Gabriel was obviously, nevertheless, not quite satisfied, started a tentative “but,” and would perhaps have enquired whether ultimately it would be for Peter Kennedy’s good that she had done so much for him. Anne, however, intervened, coming down dressed for the journey, very agitated at finding the two together. She gave him no opportunity for further conversation, monopolising the attention of the whole household, in searching for something she had mislaid, which it was eventually decided had possibly been left in Hampstead! Her conscience reproached her for her behaviour over lunch, and she found the cup of tea which Margaret pressed upon her before she left “delicious.”

“I do so much like this Chinese tea, ever so much better than the Indian.
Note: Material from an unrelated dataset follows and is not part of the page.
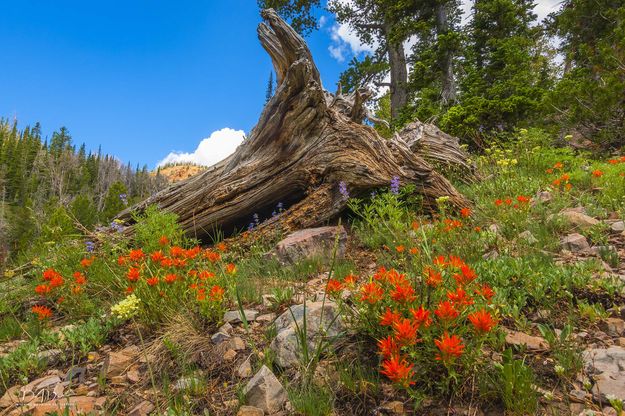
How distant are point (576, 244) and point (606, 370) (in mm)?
2209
You remember, Gabriel, don’t you, that rough tea we used to have from Pounds?...” And she told a wholly irrelevant anecdote of rival grocers and their wares.

She betrayed altogether in the last ten minutes an uneasy semi-consciousness that her visit had not been a great success and talked quickly in belated apology.

“You’ve been so kind to me. I am afraid I have not responded as I ought. My silly headache, which of course I never exactly had ... you know what I mean, don’t you? And I did no credit to your beautiful lunch.”

Margaret succeeded in assuring her that she had behaved exactly as a guest should, whilst Gabriel stood by silently.